§ Provided material:
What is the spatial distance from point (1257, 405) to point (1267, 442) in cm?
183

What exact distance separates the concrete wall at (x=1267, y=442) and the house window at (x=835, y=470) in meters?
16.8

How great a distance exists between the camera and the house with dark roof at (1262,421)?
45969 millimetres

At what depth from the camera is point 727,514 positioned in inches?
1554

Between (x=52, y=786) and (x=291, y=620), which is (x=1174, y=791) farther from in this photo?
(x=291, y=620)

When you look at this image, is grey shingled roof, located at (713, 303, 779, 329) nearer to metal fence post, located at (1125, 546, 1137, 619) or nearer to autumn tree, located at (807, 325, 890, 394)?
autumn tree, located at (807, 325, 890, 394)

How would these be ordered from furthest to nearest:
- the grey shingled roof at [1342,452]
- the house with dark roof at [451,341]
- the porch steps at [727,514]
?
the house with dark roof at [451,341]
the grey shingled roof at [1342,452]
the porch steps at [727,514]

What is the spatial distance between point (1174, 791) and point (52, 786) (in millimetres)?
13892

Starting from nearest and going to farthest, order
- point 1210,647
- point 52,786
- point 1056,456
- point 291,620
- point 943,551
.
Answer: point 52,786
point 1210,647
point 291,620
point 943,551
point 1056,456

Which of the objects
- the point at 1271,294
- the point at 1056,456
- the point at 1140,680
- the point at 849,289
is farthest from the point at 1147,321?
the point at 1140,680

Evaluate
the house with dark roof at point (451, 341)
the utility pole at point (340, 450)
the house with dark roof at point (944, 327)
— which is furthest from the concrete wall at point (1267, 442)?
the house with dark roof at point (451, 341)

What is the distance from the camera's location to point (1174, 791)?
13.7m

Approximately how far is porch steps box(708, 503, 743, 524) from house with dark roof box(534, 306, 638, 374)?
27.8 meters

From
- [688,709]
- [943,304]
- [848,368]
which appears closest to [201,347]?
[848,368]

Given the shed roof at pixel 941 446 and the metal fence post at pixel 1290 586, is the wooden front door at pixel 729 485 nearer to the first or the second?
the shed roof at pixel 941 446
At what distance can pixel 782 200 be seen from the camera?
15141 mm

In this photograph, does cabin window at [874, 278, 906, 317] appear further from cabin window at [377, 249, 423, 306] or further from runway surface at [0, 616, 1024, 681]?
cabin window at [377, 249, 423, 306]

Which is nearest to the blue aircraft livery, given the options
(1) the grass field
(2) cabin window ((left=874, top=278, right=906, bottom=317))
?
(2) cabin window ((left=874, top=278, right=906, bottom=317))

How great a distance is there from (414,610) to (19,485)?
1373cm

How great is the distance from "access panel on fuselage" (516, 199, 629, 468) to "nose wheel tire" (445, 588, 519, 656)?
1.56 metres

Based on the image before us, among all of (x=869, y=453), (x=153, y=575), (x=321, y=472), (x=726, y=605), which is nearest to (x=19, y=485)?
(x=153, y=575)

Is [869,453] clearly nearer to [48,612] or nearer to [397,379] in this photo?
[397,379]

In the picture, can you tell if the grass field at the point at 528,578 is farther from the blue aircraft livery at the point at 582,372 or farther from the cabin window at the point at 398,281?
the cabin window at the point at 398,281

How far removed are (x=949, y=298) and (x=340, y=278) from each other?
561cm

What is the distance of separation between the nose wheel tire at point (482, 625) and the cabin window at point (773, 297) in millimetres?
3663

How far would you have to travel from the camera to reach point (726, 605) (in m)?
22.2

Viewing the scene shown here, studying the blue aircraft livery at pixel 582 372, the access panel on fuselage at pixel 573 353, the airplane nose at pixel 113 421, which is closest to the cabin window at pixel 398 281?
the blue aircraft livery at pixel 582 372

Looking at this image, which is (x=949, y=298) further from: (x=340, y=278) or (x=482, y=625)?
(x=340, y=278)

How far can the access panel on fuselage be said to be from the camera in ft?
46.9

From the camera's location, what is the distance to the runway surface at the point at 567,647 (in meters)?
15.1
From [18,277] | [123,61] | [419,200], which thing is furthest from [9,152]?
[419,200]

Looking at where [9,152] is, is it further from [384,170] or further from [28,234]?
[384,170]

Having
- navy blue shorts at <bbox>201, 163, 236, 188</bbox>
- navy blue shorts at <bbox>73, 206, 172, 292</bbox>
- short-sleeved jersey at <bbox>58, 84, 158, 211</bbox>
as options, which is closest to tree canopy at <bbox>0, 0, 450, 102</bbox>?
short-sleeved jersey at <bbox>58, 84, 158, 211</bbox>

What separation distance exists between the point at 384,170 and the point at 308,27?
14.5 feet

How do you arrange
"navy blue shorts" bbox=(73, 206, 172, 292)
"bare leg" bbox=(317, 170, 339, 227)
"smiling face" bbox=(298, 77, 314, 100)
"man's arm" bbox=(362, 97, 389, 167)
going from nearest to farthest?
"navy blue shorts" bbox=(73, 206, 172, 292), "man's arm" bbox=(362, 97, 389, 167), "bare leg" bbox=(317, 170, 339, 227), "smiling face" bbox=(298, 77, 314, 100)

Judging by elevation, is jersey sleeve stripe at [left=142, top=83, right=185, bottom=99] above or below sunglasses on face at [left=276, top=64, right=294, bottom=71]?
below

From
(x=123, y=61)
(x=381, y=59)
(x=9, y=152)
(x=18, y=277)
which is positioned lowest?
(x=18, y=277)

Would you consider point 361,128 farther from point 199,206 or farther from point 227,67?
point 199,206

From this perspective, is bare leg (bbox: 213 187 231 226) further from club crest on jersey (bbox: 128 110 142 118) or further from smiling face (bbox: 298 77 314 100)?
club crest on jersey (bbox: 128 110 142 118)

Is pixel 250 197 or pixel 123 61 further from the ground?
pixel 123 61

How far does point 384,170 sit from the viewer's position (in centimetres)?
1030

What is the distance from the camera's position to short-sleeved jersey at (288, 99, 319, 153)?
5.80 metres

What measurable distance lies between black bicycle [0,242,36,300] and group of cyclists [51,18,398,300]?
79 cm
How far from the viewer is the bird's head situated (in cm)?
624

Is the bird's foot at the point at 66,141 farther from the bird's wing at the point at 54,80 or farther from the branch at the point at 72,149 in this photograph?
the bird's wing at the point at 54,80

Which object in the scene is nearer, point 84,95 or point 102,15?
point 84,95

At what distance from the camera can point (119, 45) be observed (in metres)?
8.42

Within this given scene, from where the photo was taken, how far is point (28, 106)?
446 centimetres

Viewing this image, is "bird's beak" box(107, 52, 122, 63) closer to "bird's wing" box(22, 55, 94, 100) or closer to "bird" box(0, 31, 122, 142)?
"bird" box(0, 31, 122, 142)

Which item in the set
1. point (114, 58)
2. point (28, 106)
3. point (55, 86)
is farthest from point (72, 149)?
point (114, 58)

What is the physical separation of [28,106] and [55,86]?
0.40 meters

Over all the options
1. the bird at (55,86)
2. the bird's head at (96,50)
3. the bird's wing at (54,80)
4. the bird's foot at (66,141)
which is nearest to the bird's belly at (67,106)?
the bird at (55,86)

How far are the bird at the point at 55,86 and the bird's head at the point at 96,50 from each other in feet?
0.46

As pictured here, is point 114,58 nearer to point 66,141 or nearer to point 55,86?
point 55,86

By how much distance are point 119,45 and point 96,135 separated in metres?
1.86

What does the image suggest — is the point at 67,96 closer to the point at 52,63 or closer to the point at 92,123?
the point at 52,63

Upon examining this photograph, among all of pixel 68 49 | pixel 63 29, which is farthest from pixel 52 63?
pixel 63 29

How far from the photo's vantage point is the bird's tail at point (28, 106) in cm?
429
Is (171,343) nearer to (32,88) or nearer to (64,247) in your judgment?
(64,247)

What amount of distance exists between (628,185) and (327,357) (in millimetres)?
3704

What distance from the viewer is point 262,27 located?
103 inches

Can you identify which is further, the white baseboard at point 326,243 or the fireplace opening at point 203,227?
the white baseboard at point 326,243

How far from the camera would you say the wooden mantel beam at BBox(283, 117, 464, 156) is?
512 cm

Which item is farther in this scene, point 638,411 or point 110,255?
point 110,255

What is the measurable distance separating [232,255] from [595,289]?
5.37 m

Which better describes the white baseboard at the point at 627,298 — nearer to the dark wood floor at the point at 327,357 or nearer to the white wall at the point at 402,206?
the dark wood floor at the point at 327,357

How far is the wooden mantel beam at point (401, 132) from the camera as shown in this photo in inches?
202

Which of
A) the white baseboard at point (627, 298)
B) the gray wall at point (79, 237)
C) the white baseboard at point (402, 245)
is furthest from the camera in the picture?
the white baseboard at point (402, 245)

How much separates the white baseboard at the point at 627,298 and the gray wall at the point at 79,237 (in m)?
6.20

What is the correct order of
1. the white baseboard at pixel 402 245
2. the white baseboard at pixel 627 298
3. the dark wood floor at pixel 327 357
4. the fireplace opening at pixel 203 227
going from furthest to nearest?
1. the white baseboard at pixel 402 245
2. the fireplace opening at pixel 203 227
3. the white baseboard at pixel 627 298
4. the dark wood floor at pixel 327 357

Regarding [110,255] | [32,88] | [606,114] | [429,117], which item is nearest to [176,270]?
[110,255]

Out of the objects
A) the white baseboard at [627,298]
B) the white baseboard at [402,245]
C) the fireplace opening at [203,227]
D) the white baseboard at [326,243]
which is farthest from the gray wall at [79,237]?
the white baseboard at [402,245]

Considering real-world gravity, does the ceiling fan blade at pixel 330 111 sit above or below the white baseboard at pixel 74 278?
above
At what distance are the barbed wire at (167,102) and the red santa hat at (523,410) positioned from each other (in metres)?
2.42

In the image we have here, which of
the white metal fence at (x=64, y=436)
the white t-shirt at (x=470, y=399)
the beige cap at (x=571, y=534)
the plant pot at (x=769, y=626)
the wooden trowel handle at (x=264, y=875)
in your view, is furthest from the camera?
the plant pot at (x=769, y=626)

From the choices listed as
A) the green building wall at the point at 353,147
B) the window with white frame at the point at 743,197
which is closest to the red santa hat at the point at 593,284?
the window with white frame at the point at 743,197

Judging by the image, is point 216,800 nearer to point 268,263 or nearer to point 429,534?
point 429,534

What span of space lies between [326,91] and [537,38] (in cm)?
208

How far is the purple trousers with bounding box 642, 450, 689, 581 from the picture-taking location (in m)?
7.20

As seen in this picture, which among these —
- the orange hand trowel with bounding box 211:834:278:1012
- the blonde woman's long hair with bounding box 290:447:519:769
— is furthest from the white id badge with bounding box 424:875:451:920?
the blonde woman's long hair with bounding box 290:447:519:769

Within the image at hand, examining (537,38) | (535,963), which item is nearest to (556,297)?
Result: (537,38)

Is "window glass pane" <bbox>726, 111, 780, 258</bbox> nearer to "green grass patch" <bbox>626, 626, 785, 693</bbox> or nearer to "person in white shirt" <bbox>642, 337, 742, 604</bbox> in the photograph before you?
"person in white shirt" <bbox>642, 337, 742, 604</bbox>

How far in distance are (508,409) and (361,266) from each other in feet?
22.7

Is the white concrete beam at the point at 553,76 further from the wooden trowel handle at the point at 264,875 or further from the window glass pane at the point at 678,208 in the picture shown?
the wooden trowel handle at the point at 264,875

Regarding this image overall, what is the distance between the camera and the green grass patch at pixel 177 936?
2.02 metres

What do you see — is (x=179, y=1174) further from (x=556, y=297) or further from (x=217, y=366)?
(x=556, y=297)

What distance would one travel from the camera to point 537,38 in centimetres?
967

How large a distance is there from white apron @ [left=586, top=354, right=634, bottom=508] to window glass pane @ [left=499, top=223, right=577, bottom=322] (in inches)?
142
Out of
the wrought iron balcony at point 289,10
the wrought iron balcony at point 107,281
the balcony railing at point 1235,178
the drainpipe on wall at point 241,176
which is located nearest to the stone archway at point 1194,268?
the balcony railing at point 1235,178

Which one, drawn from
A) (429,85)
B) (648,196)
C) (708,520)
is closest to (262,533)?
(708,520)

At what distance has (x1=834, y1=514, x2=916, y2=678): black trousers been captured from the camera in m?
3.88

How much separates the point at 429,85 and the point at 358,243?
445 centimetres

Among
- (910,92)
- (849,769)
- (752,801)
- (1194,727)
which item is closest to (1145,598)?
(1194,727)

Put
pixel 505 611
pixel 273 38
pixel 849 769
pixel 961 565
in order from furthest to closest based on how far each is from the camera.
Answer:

§ Given request: Return the lines beginning at the one that contains "How large a" and continuing through the last line of the data, exactly as they stand and without any others.

§ Result:
How large a distance is there from white apron @ [left=586, top=354, right=634, bottom=508] to window glass pane @ [left=499, top=223, right=577, bottom=322] (in inches)?
142
Out of
the wrought iron balcony at point 289,10
the wrought iron balcony at point 107,281
the balcony railing at point 1235,178
the drainpipe on wall at point 241,176
which is located nearest to the stone archway at point 1194,268?
the balcony railing at point 1235,178

Which one, drawn from
A) (429,85)
B) (648,196)
C) (708,520)
is closest to (262,533)?
(708,520)

At what distance has (x1=834, y1=514, x2=916, y2=678): black trousers been captured from the camera in m?
3.88

How much separates the point at 429,85 and the point at 358,243?
445 centimetres

Among
- (910,92)
- (849,769)
- (752,801)
- (1194,727)
which item is closest to (1145,598)?
(1194,727)

Put
pixel 505 611
pixel 273 38
pixel 849 769
pixel 961 565
in order from furthest to closest based on how far each is from the camera.
Answer:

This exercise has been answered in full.